# GOAL:
Carry on the article about incrementally modernizing health and human services systems, picking up right after its last sentence.

# EXTRACT PROVIDED:
"""

Why HHS modernization stalls — and how to ship it incrementally

Big-bang replacements of legacy benefits systems are where budgets go to die. Here's the incremental playbook we use to de-risk modernization.

The Lukshi Team

Lukshi Insights

Almost every health and human services agency is carrying technical debt measured in decades. Eligibility engines written in COBOL, case management systems that predate the smartphone, integrations held together by nightly batch files. Everyone agrees it needs to change. So why do so many modernization programs stall, overrun, or quietly fail?

The trouble with big-bang replacements

The instinct is to replace the whole system at once. It feels decisive, and it's easy to put in a single procurement. But a multi-year, all-or-nothing rewrite concentrates risk at exactly the wrong moment — the cutover — when the people who depend on benefits can least afford an outage.

  • Requirements drift faster than a multi-year build can absorb them.
  • Value only arrives at the very end, so problems surface too late to fix cheaply.
  • A single cutover means a single, high-stakes point of failure.
  • Institutional knowledge walks out the door before the new system lands.

Strangle the legacy system, don't replace it

We favor the strangler-fig pattern: stand a modern platform up alongside the legacy system and migrate one capability at a time. Each slice — renewals, then notices, then appeals — runs in production and delivers value on its own. The legacy system shrinks until there's nothing critical left to retire.

"""

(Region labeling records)
"""

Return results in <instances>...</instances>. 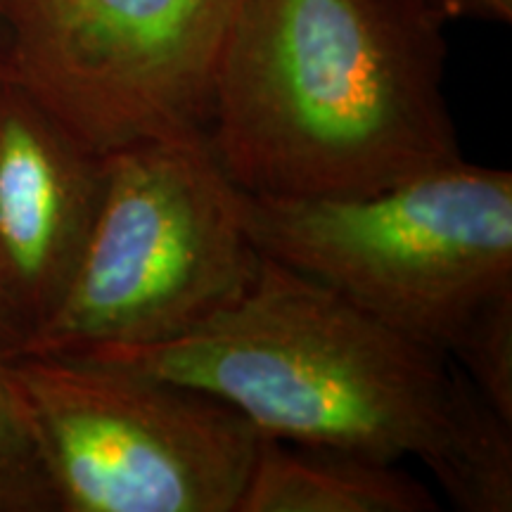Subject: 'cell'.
Returning a JSON list of instances; mask_svg holds the SVG:
<instances>
[{
  "instance_id": "8fae6325",
  "label": "cell",
  "mask_w": 512,
  "mask_h": 512,
  "mask_svg": "<svg viewBox=\"0 0 512 512\" xmlns=\"http://www.w3.org/2000/svg\"><path fill=\"white\" fill-rule=\"evenodd\" d=\"M448 358H456L477 392L512 422V285L472 313Z\"/></svg>"
},
{
  "instance_id": "4fadbf2b",
  "label": "cell",
  "mask_w": 512,
  "mask_h": 512,
  "mask_svg": "<svg viewBox=\"0 0 512 512\" xmlns=\"http://www.w3.org/2000/svg\"><path fill=\"white\" fill-rule=\"evenodd\" d=\"M29 344V325L12 304L3 280H0V361H15L24 356Z\"/></svg>"
},
{
  "instance_id": "6da1fadb",
  "label": "cell",
  "mask_w": 512,
  "mask_h": 512,
  "mask_svg": "<svg viewBox=\"0 0 512 512\" xmlns=\"http://www.w3.org/2000/svg\"><path fill=\"white\" fill-rule=\"evenodd\" d=\"M446 24L425 0H242L207 121L249 195L363 197L458 162Z\"/></svg>"
},
{
  "instance_id": "9c48e42d",
  "label": "cell",
  "mask_w": 512,
  "mask_h": 512,
  "mask_svg": "<svg viewBox=\"0 0 512 512\" xmlns=\"http://www.w3.org/2000/svg\"><path fill=\"white\" fill-rule=\"evenodd\" d=\"M422 463L437 477L453 508L512 510V422L477 392L456 363L444 430Z\"/></svg>"
},
{
  "instance_id": "7a4b0ae2",
  "label": "cell",
  "mask_w": 512,
  "mask_h": 512,
  "mask_svg": "<svg viewBox=\"0 0 512 512\" xmlns=\"http://www.w3.org/2000/svg\"><path fill=\"white\" fill-rule=\"evenodd\" d=\"M76 358L124 363L204 389L238 408L264 437L389 463L430 456L453 382L446 354L268 256L238 302L188 335Z\"/></svg>"
},
{
  "instance_id": "3957f363",
  "label": "cell",
  "mask_w": 512,
  "mask_h": 512,
  "mask_svg": "<svg viewBox=\"0 0 512 512\" xmlns=\"http://www.w3.org/2000/svg\"><path fill=\"white\" fill-rule=\"evenodd\" d=\"M264 254L207 133L105 155L98 211L60 302L24 356H93L164 344L238 302Z\"/></svg>"
},
{
  "instance_id": "5bb4252c",
  "label": "cell",
  "mask_w": 512,
  "mask_h": 512,
  "mask_svg": "<svg viewBox=\"0 0 512 512\" xmlns=\"http://www.w3.org/2000/svg\"><path fill=\"white\" fill-rule=\"evenodd\" d=\"M12 79V43L10 29L5 24L3 10H0V81Z\"/></svg>"
},
{
  "instance_id": "8992f818",
  "label": "cell",
  "mask_w": 512,
  "mask_h": 512,
  "mask_svg": "<svg viewBox=\"0 0 512 512\" xmlns=\"http://www.w3.org/2000/svg\"><path fill=\"white\" fill-rule=\"evenodd\" d=\"M242 0H0L12 79L95 152L207 133Z\"/></svg>"
},
{
  "instance_id": "ba28073f",
  "label": "cell",
  "mask_w": 512,
  "mask_h": 512,
  "mask_svg": "<svg viewBox=\"0 0 512 512\" xmlns=\"http://www.w3.org/2000/svg\"><path fill=\"white\" fill-rule=\"evenodd\" d=\"M420 479L389 460L261 434L238 512H437Z\"/></svg>"
},
{
  "instance_id": "5b68a950",
  "label": "cell",
  "mask_w": 512,
  "mask_h": 512,
  "mask_svg": "<svg viewBox=\"0 0 512 512\" xmlns=\"http://www.w3.org/2000/svg\"><path fill=\"white\" fill-rule=\"evenodd\" d=\"M10 370L60 512H238L261 432L219 396L98 358Z\"/></svg>"
},
{
  "instance_id": "7c38bea8",
  "label": "cell",
  "mask_w": 512,
  "mask_h": 512,
  "mask_svg": "<svg viewBox=\"0 0 512 512\" xmlns=\"http://www.w3.org/2000/svg\"><path fill=\"white\" fill-rule=\"evenodd\" d=\"M425 3L448 22L453 19H479V22L496 24L512 22V0H425Z\"/></svg>"
},
{
  "instance_id": "277c9868",
  "label": "cell",
  "mask_w": 512,
  "mask_h": 512,
  "mask_svg": "<svg viewBox=\"0 0 512 512\" xmlns=\"http://www.w3.org/2000/svg\"><path fill=\"white\" fill-rule=\"evenodd\" d=\"M240 211L268 259L446 356L472 313L512 285V174L463 157L363 197L240 190Z\"/></svg>"
},
{
  "instance_id": "52a82bcc",
  "label": "cell",
  "mask_w": 512,
  "mask_h": 512,
  "mask_svg": "<svg viewBox=\"0 0 512 512\" xmlns=\"http://www.w3.org/2000/svg\"><path fill=\"white\" fill-rule=\"evenodd\" d=\"M105 183V155L15 79L0 81V280L29 337L60 302Z\"/></svg>"
},
{
  "instance_id": "30bf717a",
  "label": "cell",
  "mask_w": 512,
  "mask_h": 512,
  "mask_svg": "<svg viewBox=\"0 0 512 512\" xmlns=\"http://www.w3.org/2000/svg\"><path fill=\"white\" fill-rule=\"evenodd\" d=\"M0 512H60L10 361H0Z\"/></svg>"
}]
</instances>
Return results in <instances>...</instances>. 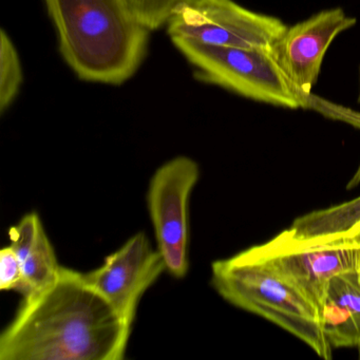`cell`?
<instances>
[{
    "label": "cell",
    "instance_id": "1",
    "mask_svg": "<svg viewBox=\"0 0 360 360\" xmlns=\"http://www.w3.org/2000/svg\"><path fill=\"white\" fill-rule=\"evenodd\" d=\"M131 328L85 274L62 266L52 283L24 296L0 335V359L122 360Z\"/></svg>",
    "mask_w": 360,
    "mask_h": 360
},
{
    "label": "cell",
    "instance_id": "2",
    "mask_svg": "<svg viewBox=\"0 0 360 360\" xmlns=\"http://www.w3.org/2000/svg\"><path fill=\"white\" fill-rule=\"evenodd\" d=\"M60 49L86 82L121 85L146 56V28L125 0H46Z\"/></svg>",
    "mask_w": 360,
    "mask_h": 360
},
{
    "label": "cell",
    "instance_id": "3",
    "mask_svg": "<svg viewBox=\"0 0 360 360\" xmlns=\"http://www.w3.org/2000/svg\"><path fill=\"white\" fill-rule=\"evenodd\" d=\"M212 283L227 302L280 326L309 345L319 357L332 359L319 309L290 284L257 246L214 261Z\"/></svg>",
    "mask_w": 360,
    "mask_h": 360
},
{
    "label": "cell",
    "instance_id": "4",
    "mask_svg": "<svg viewBox=\"0 0 360 360\" xmlns=\"http://www.w3.org/2000/svg\"><path fill=\"white\" fill-rule=\"evenodd\" d=\"M195 68L198 79L263 104L303 108L271 48L241 49L172 39Z\"/></svg>",
    "mask_w": 360,
    "mask_h": 360
},
{
    "label": "cell",
    "instance_id": "5",
    "mask_svg": "<svg viewBox=\"0 0 360 360\" xmlns=\"http://www.w3.org/2000/svg\"><path fill=\"white\" fill-rule=\"evenodd\" d=\"M172 39L241 49H266L288 26L233 0H185L167 22Z\"/></svg>",
    "mask_w": 360,
    "mask_h": 360
},
{
    "label": "cell",
    "instance_id": "6",
    "mask_svg": "<svg viewBox=\"0 0 360 360\" xmlns=\"http://www.w3.org/2000/svg\"><path fill=\"white\" fill-rule=\"evenodd\" d=\"M200 178L197 162L176 157L158 168L147 191V207L158 250L172 277L188 273L189 202Z\"/></svg>",
    "mask_w": 360,
    "mask_h": 360
},
{
    "label": "cell",
    "instance_id": "7",
    "mask_svg": "<svg viewBox=\"0 0 360 360\" xmlns=\"http://www.w3.org/2000/svg\"><path fill=\"white\" fill-rule=\"evenodd\" d=\"M341 8L322 10L303 22L288 27L271 47L276 62L283 71L290 87L303 103L319 77L324 56L340 33L355 26Z\"/></svg>",
    "mask_w": 360,
    "mask_h": 360
},
{
    "label": "cell",
    "instance_id": "8",
    "mask_svg": "<svg viewBox=\"0 0 360 360\" xmlns=\"http://www.w3.org/2000/svg\"><path fill=\"white\" fill-rule=\"evenodd\" d=\"M165 271L161 252L153 250L146 233H138L109 255L100 267L85 275L89 283L132 326L141 298Z\"/></svg>",
    "mask_w": 360,
    "mask_h": 360
},
{
    "label": "cell",
    "instance_id": "9",
    "mask_svg": "<svg viewBox=\"0 0 360 360\" xmlns=\"http://www.w3.org/2000/svg\"><path fill=\"white\" fill-rule=\"evenodd\" d=\"M275 269L322 313L330 282L335 276L355 271L349 250L341 243L307 246L283 231L256 245Z\"/></svg>",
    "mask_w": 360,
    "mask_h": 360
},
{
    "label": "cell",
    "instance_id": "10",
    "mask_svg": "<svg viewBox=\"0 0 360 360\" xmlns=\"http://www.w3.org/2000/svg\"><path fill=\"white\" fill-rule=\"evenodd\" d=\"M9 237L24 271L22 296L34 294L56 279L62 266L37 212L22 217L10 229Z\"/></svg>",
    "mask_w": 360,
    "mask_h": 360
},
{
    "label": "cell",
    "instance_id": "11",
    "mask_svg": "<svg viewBox=\"0 0 360 360\" xmlns=\"http://www.w3.org/2000/svg\"><path fill=\"white\" fill-rule=\"evenodd\" d=\"M359 224L360 197L298 217L286 231L294 241L316 246L337 241Z\"/></svg>",
    "mask_w": 360,
    "mask_h": 360
},
{
    "label": "cell",
    "instance_id": "12",
    "mask_svg": "<svg viewBox=\"0 0 360 360\" xmlns=\"http://www.w3.org/2000/svg\"><path fill=\"white\" fill-rule=\"evenodd\" d=\"M0 39V111L5 112L20 92L22 69L9 35L3 30Z\"/></svg>",
    "mask_w": 360,
    "mask_h": 360
},
{
    "label": "cell",
    "instance_id": "13",
    "mask_svg": "<svg viewBox=\"0 0 360 360\" xmlns=\"http://www.w3.org/2000/svg\"><path fill=\"white\" fill-rule=\"evenodd\" d=\"M136 18L148 30L167 25L174 10L185 0H125Z\"/></svg>",
    "mask_w": 360,
    "mask_h": 360
},
{
    "label": "cell",
    "instance_id": "14",
    "mask_svg": "<svg viewBox=\"0 0 360 360\" xmlns=\"http://www.w3.org/2000/svg\"><path fill=\"white\" fill-rule=\"evenodd\" d=\"M328 296L347 309L360 328V284L355 271L335 276L330 280Z\"/></svg>",
    "mask_w": 360,
    "mask_h": 360
},
{
    "label": "cell",
    "instance_id": "15",
    "mask_svg": "<svg viewBox=\"0 0 360 360\" xmlns=\"http://www.w3.org/2000/svg\"><path fill=\"white\" fill-rule=\"evenodd\" d=\"M0 288L25 292L24 271L22 263L11 245L0 250Z\"/></svg>",
    "mask_w": 360,
    "mask_h": 360
},
{
    "label": "cell",
    "instance_id": "16",
    "mask_svg": "<svg viewBox=\"0 0 360 360\" xmlns=\"http://www.w3.org/2000/svg\"><path fill=\"white\" fill-rule=\"evenodd\" d=\"M305 109H313V110L321 113L322 115L328 117V119L342 121L360 129V113L356 112L352 109L333 104V103L318 98V96H313V94H311L307 98Z\"/></svg>",
    "mask_w": 360,
    "mask_h": 360
},
{
    "label": "cell",
    "instance_id": "17",
    "mask_svg": "<svg viewBox=\"0 0 360 360\" xmlns=\"http://www.w3.org/2000/svg\"><path fill=\"white\" fill-rule=\"evenodd\" d=\"M330 243L343 244L349 250L354 269H355L357 280L360 284V224L354 227L352 231L345 233L340 239L335 242H330Z\"/></svg>",
    "mask_w": 360,
    "mask_h": 360
},
{
    "label": "cell",
    "instance_id": "18",
    "mask_svg": "<svg viewBox=\"0 0 360 360\" xmlns=\"http://www.w3.org/2000/svg\"><path fill=\"white\" fill-rule=\"evenodd\" d=\"M360 183V163L359 166H358L357 172L354 174L353 178L349 180V182L347 183V189L349 191V189L355 188L356 186H358Z\"/></svg>",
    "mask_w": 360,
    "mask_h": 360
},
{
    "label": "cell",
    "instance_id": "19",
    "mask_svg": "<svg viewBox=\"0 0 360 360\" xmlns=\"http://www.w3.org/2000/svg\"><path fill=\"white\" fill-rule=\"evenodd\" d=\"M360 70V69H359ZM358 101H359V103H360V94H359V98H358Z\"/></svg>",
    "mask_w": 360,
    "mask_h": 360
},
{
    "label": "cell",
    "instance_id": "20",
    "mask_svg": "<svg viewBox=\"0 0 360 360\" xmlns=\"http://www.w3.org/2000/svg\"><path fill=\"white\" fill-rule=\"evenodd\" d=\"M358 349H359V358H360V347H358Z\"/></svg>",
    "mask_w": 360,
    "mask_h": 360
}]
</instances>
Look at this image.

"""

# WRITTEN REPLY:
Modernization isn't a destination you reach at go-live. It's a capability you build into the organization so the system never ossifies again.

Prove value in the first 90 days

A modernization program should put working software in front of real users within a quarter — even if it's a single workflow. Early delivery converts skeptics, surfaces integration surprises while they're still cheap to fix, and gives leadership something concrete to defend at budget time.

What good looks like

  • A roadmap organized around resident and caseworker outcomes, not modules.
  • Continuous delivery with automated security and accessibility checks.
  • Open APIs so each new capability interoperates from day one.
  • Knowledge transfer that leaves your team able to run and extend the system.

Done this way, modernization stops being a bet-the-agency gamble and becomes a steady, measurable march — one shipped slice at a time.